I have had dreams where my baby is dead. SIDS, drowning, heart failure, I could go on.
I have had dreams where the hospital doctors decided he wasn’t thriving with us, so they took him away to live with better parents.
I have had dreams where he never gets here because I’m having another miscarriage.
I’ve had dreams where he never talks or laughs or plays because he is destined to be a baby FOREVER and I think it’s our fault for calling ourselves The Buttons.
I f*cking hate dreaming.
The World Sitch
As an adult that was raised in a lot of end-of-days theologies I’ve had to toss out to maintain my sanity, I’m feeling pretty damn triggered lately.
So much shit that I was taught to keep an eye out for is actually happening now. I don’t care what your worldview or political affiliations are, you have to admit that every morning brings a new shitshow to read about or watch on the news.
So? You say. Just ignore all of that.
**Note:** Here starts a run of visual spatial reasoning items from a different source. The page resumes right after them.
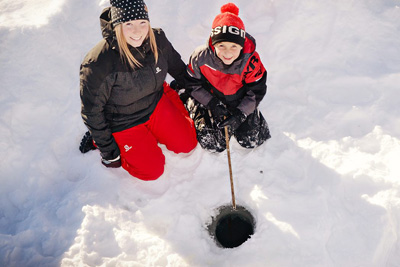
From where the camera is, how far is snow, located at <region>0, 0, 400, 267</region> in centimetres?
270

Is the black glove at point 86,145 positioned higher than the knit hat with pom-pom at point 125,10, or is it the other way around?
the knit hat with pom-pom at point 125,10

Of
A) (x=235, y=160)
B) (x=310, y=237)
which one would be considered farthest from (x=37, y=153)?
(x=310, y=237)

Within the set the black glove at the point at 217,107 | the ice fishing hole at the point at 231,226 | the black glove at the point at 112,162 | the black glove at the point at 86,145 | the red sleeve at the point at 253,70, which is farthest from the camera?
the black glove at the point at 86,145

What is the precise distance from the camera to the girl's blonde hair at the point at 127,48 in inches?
93.8

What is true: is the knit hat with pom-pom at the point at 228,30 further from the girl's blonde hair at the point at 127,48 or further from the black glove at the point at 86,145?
the black glove at the point at 86,145

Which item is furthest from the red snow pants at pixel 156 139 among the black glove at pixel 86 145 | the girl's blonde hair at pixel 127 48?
the girl's blonde hair at pixel 127 48

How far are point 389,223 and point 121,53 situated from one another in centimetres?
293

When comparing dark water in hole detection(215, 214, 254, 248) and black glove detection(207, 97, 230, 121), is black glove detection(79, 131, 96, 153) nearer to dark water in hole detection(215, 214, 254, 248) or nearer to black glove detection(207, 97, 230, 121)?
black glove detection(207, 97, 230, 121)

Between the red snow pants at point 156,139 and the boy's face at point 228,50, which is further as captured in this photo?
the red snow pants at point 156,139

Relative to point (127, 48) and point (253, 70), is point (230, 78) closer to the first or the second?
point (253, 70)

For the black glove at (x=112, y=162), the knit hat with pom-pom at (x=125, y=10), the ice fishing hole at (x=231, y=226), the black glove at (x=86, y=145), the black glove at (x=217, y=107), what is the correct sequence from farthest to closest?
the black glove at (x=86, y=145) < the black glove at (x=217, y=107) < the black glove at (x=112, y=162) < the ice fishing hole at (x=231, y=226) < the knit hat with pom-pom at (x=125, y=10)

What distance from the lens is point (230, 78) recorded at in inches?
118

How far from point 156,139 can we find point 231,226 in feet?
4.50

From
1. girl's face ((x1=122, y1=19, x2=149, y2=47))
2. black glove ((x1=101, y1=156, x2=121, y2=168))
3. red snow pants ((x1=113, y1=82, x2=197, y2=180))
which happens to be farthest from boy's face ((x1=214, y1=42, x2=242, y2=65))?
black glove ((x1=101, y1=156, x2=121, y2=168))
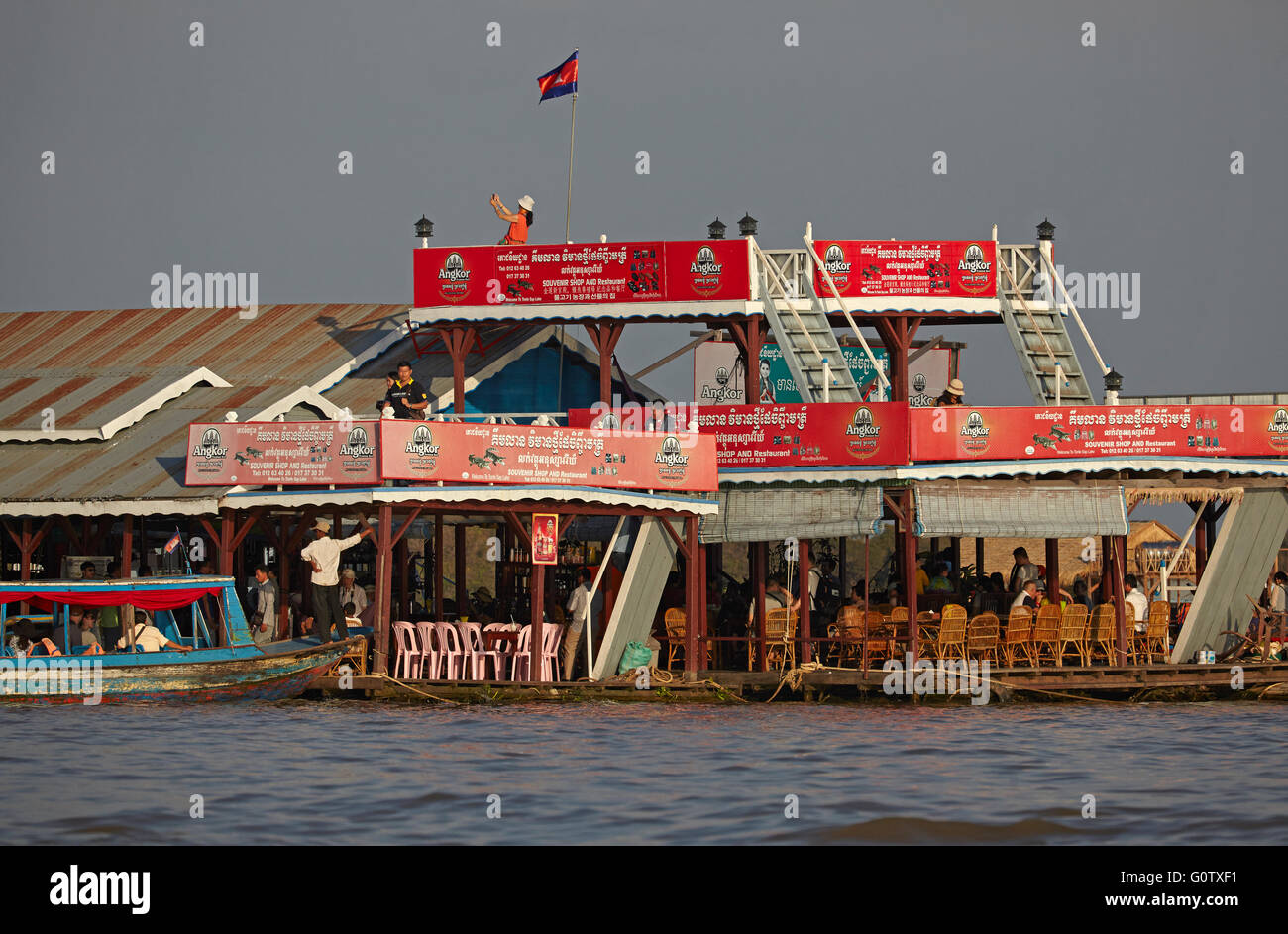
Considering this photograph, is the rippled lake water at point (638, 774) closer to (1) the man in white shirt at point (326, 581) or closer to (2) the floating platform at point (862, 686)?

It’s so negative and you can’t trust what you read/hear anyway.
That’s part of the problem. I feel like I have two choices: feel shitty about bringing a child into the shitty world all the time, or be ignorant, uninformed, and ultimately unable to make the world a better place in my corner of it. I don’t want to block my senses, singing LALALA, IF I CAN’T SEE YOU, YOU CAN’T SEE ME.
I want to care, and to me that means not letting my privilege make me selective in what I care about.
Being what kids these days call WOKE feels impossible when a mama just wants to sleep.
Que sera sera, and all that. I have no control over any of it. I just know that it’s going to be different than what I thought.
Right now, my husband is mostly unemployed and soul-searching. Maybe he’ll morph into a stay-at-home dad. Forever, my son has Noonan’s syndrome. Maybe he’ll grow up accepted for who he is, where he’s at, and maybe he won’t. A few years from now, we’d like to take our family to Disneyland, or maybe it’ll all be underwater.
So? Am I suffering from PPD? I still don’t know. As someone brilliant once said, “Before you diagnose yourself with depression or low self-esteem, first make sure you are not, in fact, surrounded by assholes.”
Or sleep deprivation, or World War 3. You know, those old nuggets. I guess time and sunshine will tell.